# Got a spare Eclipse 6 kit?



## AquaNekoMobile (Feb 26, 2010)

http://www.pugetsystems.com/submerged.php

Found that while looking for water cooling barrel systems.



> The system under load was a different story. We started 3DMark06 looping, and watched the temperatures climb. It took a really long time. After an amazing 12 hours, the system topped out with a CPU temperature of 88C. Yes, that is really hot...on the other hand, the system was rock solid and didn't crash when running 3DMark06 for 48 hours at these temperatures. While you could add some radiators and pump the oil through to cool it, you realistically would not be gaming constantly for 12 hours, so these temperatures are as extreme as it gets for this system. However, we do not recommend running anything close to this hot, as the acrylic can easily crack at that temperature.


Holy crap.. 12hrs for the system to balance out to the CPU temp.


----------



## bigfishy (Jun 19, 2009)

AquaNekoMobile said:


> http://www.pugetsystems.com/submerged.php
> 
> Found that while looking for water cooling barrel systems.
> 
> Holy crap.. 12hrs for the system to balance out to the CPU temp.


Seen it a long long time ago, and the cost of mineral oil is way more than a good case


----------

######

**EXERCISES**
A) In the forum thread, transcribe everything from "# Got a spare" down to "at that temperature.".
B) According to the forum thread, what CPU temperature did the system reach under load before it topped out?
C) Based on the forum thread, why do the testers advise against running the system anywhere near that peak temperature?

**STUDY MATERIAL**
######

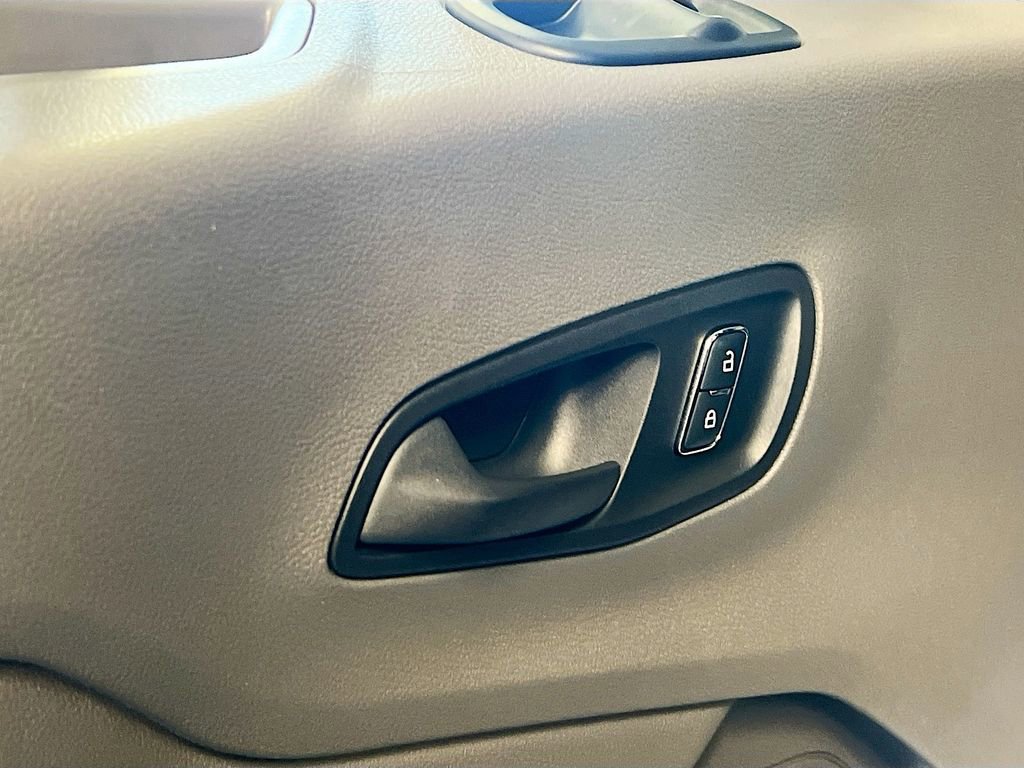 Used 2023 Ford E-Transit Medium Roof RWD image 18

######

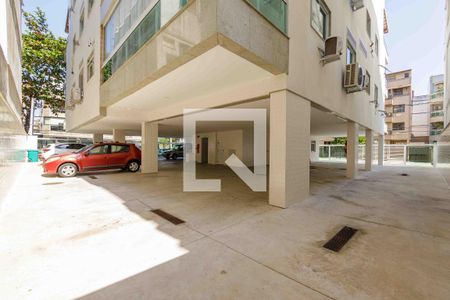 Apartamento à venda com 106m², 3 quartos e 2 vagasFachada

######

**ACTIVITY ANSWERS**
A)
# Got a spare Eclipse 6 kit?



## AquaNekoMobile (Feb 26, 2010)

http://www.pugetsystems.com/submerged.php

Found that while looking for water cooling barrel systems.



> The system under load was a different story. We started 3DMark06 looping, and watched the temperatures climb. It took a really long time. After an amazing 12 hours, the system topped out with a CPU temperature of 88C. Yes, that is really hot...on the other hand, the system was rock solid and didn't crash when running 3DMark06 for 48 hours at these temperatures. While you could add some radiators and pump the oil through to cool it, you realistically would not be gaming constantly for 12 hours, so these temperatures are as extreme as it gets for this system. However, we do not recommend running anything close to this hot, as the acrylic can easily crack at that temperature.

B) The CPU topped out at 88C after 12 hours of running 3DMark06.

C) At that temperature the acrylic can easily crack. This is true even though the system stayed rock solid for 48 hours.